A technical glitch was reportedly to blame for suspicions that Environmental Protection Minister Gila Gamliel lied to contact tracers about violating the national coronavirus lockdown when she contracted COVID-19.
Gamliel, a member of Prime Minister Benjamin Netanyahu’s Likud party, has faced heavy criticism after it emerged that she had traveled to Tiberias for Yom Kippur and prayed indoors at a synagogue, with reports indicating she lied about her whereabouts.
On Monday, Attorney General Avichai Mandelblit said he would not open a criminal probe into Gamliel and that there was “no basis” for allegations that she had lied.
According to Hebrew media reports, an inquiry found that Gamliel told contact tracers she was in Tiberias, but the Health Ministry’s computer system only listed Tel Aviv, due to a glitch that automatically changes the location of where a person was infected to their place of residence.
After uncovering the glitch, the Health Ministry was investigating whether it affected previous epidemiological probes, Channel 13 reported.
In his statement Monday, Mandelblit also said Gamliel “fully cooperated and provided true facts.”
Breaking the coronavirus restrictions on travel from home can be punished with a fine. However, misleading contact-tracing investigators or knowingly spreading the virus can carry separate heavy penalties.
A police probe into a minister can only go ahead with a nod from the attorney general. Mandelblit made his decision after receiving the results of an initial police probe into the matter.
Mandelblit additionally noted that he had instructed police “that in cases where there is alleged evidence of a serious violation of restrictions by elected officials and senior officials, there will be enforcement even retroactively.”
The attorney general emphasized the need for officials to obey regulations and set an example to the general public to ensure widespread compliance.
Throughout the coronavirus crisis, there has been a slew of reports of lockdown violations by senior officials and their families, including the head of the Shin Bet, the Israel Defense Forces chief of staff, two senior police officers, Prime Minister Benjamin Netanyahu, and President Reuven Rivlin.

**SOURCE MATERIAL:**
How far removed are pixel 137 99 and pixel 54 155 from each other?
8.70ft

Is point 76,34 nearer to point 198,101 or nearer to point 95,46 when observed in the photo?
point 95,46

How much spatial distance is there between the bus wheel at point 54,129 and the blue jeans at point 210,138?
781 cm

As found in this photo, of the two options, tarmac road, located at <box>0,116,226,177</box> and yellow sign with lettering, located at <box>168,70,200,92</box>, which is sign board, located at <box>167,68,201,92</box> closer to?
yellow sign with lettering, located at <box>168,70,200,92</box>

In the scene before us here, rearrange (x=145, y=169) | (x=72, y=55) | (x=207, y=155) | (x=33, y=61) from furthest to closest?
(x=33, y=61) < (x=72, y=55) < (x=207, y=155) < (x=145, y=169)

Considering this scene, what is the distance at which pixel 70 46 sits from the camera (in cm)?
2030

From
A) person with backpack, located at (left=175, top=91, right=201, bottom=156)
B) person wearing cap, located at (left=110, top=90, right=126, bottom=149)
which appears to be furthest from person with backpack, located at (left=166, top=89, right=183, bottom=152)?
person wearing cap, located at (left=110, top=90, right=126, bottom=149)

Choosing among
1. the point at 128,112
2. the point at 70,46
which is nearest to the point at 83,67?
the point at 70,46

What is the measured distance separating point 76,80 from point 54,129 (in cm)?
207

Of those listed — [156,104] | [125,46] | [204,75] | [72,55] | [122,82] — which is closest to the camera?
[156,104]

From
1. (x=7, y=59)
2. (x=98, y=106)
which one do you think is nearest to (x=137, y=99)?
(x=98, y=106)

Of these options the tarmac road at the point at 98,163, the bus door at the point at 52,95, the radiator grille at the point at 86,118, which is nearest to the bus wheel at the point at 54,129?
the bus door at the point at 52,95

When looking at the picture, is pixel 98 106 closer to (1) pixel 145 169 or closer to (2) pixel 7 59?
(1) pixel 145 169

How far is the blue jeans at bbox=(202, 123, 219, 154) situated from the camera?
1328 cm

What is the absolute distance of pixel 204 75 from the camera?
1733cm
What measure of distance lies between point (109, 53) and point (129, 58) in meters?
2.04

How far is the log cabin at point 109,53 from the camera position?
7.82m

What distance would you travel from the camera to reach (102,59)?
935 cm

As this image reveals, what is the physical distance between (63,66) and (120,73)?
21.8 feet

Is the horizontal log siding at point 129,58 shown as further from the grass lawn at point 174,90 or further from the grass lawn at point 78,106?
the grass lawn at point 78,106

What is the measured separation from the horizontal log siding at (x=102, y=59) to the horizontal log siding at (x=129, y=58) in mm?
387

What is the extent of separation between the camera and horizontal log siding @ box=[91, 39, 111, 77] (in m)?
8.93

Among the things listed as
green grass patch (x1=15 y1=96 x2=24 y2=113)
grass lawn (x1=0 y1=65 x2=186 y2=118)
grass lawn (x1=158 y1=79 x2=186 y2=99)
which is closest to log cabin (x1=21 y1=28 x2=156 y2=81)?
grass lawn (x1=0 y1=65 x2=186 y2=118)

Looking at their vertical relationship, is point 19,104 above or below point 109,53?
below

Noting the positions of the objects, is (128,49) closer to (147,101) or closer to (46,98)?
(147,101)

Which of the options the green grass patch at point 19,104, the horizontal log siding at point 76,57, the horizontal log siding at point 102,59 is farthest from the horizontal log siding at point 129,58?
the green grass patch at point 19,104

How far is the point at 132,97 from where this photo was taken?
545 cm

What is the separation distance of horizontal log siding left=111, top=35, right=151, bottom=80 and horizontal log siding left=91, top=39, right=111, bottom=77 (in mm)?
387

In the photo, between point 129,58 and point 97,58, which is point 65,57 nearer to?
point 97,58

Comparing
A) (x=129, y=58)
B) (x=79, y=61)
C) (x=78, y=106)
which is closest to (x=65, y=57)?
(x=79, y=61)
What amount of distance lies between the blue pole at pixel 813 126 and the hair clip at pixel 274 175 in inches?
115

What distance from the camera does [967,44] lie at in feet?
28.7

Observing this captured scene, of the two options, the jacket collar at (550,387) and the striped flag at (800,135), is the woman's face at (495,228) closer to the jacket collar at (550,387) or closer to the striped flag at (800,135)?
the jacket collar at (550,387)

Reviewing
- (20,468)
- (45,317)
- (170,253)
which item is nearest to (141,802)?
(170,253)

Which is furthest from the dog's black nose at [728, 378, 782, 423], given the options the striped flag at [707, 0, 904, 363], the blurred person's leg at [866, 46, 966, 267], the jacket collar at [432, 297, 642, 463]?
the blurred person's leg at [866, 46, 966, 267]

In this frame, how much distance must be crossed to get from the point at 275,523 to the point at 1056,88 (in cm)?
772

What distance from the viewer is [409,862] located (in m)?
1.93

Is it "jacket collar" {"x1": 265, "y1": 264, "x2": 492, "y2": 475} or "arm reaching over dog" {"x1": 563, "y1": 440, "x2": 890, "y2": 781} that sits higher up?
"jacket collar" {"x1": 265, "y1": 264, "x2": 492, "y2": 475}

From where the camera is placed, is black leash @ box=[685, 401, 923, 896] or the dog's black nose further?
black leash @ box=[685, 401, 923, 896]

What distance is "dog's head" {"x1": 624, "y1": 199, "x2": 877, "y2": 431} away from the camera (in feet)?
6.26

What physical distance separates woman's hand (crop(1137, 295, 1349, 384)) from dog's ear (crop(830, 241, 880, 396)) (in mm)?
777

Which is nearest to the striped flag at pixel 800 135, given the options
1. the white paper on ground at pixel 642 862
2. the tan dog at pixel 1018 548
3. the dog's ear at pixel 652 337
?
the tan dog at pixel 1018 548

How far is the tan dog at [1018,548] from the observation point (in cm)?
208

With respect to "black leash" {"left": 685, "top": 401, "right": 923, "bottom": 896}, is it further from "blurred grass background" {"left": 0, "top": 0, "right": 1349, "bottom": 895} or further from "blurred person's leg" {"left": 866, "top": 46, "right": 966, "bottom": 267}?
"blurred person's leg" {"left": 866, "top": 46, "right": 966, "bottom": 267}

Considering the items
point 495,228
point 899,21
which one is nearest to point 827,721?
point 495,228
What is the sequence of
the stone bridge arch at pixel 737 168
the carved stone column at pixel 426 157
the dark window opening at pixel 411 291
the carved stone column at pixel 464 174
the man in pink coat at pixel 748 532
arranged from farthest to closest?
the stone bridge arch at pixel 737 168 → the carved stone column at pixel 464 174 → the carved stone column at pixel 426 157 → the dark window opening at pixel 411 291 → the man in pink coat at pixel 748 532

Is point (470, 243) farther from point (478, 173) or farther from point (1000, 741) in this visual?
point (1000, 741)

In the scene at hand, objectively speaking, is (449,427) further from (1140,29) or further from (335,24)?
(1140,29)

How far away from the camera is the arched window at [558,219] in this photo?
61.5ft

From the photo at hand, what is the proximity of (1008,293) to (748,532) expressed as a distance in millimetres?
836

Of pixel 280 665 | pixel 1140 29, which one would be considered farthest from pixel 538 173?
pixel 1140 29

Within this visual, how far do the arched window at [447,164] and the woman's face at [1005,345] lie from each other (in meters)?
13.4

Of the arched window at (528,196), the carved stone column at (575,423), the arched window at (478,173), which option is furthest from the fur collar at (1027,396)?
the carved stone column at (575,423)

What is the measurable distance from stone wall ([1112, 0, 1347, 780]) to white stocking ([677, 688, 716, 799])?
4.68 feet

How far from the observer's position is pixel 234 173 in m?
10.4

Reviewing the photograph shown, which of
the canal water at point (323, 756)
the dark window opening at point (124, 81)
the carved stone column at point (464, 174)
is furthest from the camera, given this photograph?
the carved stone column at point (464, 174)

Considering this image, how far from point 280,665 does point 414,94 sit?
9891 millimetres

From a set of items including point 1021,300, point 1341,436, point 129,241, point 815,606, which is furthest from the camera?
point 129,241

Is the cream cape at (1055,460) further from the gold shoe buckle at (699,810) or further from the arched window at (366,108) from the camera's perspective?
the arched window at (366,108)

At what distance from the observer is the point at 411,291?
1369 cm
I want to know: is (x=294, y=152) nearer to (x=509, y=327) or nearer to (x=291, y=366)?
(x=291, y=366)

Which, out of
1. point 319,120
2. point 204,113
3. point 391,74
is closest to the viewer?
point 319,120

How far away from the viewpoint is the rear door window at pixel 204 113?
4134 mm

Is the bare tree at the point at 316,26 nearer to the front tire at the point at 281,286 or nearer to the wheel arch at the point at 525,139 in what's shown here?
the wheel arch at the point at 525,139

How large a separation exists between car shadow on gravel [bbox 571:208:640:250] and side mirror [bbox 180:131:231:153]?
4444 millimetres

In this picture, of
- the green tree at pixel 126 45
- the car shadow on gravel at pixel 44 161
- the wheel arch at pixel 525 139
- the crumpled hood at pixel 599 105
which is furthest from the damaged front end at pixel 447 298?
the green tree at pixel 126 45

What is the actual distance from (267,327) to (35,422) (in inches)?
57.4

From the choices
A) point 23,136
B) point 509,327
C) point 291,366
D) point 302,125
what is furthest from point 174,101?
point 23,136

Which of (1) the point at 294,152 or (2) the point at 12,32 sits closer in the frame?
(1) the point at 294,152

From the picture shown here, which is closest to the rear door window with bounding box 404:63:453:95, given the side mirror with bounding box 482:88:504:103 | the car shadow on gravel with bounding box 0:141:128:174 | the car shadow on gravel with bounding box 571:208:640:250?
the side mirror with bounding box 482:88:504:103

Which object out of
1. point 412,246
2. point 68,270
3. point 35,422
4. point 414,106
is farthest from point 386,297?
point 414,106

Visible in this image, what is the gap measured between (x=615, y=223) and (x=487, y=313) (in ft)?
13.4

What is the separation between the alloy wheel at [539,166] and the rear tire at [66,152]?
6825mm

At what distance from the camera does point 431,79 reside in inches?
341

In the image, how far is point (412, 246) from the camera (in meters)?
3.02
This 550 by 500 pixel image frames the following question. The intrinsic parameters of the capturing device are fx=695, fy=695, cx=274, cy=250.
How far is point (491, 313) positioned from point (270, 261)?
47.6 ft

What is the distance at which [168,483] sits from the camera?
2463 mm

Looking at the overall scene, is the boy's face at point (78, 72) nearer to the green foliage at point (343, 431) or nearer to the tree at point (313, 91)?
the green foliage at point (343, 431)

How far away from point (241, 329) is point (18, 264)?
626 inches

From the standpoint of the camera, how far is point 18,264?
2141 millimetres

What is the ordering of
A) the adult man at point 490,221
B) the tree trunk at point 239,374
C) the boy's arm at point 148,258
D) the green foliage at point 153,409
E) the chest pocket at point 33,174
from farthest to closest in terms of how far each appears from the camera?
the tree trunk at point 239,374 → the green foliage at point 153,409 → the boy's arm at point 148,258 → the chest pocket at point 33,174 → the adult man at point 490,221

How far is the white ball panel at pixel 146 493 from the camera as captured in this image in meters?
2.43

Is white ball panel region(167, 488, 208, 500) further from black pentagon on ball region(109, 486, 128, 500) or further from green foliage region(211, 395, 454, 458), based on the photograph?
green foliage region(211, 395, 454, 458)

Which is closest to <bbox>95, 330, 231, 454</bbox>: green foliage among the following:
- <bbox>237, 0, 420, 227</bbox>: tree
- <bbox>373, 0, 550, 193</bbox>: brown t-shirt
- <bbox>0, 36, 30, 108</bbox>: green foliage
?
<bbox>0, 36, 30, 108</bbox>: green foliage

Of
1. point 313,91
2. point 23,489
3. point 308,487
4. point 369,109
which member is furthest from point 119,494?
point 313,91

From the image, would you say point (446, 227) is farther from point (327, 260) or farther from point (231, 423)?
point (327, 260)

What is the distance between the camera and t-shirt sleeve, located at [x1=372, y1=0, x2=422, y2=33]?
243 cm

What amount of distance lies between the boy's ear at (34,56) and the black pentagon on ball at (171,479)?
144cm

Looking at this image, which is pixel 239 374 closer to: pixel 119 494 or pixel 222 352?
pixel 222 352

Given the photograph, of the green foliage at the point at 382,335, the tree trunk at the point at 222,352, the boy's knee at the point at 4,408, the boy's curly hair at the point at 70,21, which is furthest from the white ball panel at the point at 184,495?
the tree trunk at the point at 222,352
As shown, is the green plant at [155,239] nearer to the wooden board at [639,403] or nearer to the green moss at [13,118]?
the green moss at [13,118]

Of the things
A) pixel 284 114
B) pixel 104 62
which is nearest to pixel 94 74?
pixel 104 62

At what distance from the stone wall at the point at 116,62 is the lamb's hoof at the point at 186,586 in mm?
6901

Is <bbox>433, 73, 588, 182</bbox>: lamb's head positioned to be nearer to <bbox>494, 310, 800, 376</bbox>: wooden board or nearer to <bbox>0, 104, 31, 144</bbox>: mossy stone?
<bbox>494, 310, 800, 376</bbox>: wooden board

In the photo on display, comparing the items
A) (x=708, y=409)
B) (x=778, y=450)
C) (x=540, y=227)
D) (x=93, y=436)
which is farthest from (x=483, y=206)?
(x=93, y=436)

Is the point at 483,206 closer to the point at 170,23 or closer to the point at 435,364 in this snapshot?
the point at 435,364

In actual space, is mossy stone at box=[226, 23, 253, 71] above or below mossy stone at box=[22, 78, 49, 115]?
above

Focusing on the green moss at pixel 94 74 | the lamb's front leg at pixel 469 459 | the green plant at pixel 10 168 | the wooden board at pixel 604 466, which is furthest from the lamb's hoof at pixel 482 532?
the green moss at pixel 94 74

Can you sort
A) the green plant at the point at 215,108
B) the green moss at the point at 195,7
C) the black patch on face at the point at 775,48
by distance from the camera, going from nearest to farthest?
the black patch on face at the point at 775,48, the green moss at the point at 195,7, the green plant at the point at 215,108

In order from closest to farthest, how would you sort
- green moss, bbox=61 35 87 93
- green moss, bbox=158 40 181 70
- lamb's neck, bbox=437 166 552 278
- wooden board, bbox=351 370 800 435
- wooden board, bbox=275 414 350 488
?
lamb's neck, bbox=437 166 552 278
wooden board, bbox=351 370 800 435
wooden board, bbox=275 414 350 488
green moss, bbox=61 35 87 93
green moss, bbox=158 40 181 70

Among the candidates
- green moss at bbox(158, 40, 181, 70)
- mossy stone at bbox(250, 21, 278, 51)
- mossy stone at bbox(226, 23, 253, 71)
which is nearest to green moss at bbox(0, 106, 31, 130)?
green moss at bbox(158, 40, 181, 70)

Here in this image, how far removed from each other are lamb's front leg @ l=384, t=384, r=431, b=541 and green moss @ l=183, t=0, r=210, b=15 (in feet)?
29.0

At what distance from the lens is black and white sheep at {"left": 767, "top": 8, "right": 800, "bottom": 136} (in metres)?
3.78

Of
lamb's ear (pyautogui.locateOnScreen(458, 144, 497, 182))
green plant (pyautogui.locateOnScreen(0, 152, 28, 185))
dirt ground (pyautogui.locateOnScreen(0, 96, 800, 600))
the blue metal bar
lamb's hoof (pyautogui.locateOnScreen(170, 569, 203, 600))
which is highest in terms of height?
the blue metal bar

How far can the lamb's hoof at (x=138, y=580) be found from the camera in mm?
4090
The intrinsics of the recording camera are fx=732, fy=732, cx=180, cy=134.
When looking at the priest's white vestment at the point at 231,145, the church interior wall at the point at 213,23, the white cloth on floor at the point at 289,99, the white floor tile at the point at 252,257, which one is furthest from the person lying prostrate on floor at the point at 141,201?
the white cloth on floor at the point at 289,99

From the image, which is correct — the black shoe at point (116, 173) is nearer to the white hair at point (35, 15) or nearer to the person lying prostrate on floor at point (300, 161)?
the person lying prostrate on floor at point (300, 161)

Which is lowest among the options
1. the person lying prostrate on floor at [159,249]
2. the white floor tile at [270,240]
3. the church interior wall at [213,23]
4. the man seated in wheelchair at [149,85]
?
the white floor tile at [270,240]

**WHAT YOU SHOULD DO:** Please condense the paragraph of the article on Gila Gamliel that begins "According to Hebrew media reports" into a short bulleted list of its main facts.

**ANSWER AREA:**
- Hebrew media reports say an inquiry looked into the matter.
- It found that Gamliel told contact tracers she was in Tiberias.
- The Health Ministry's computer system listed only Tel Aviv.
- The cause was a glitch that automatically changes the place where a person was infected to their place of residence.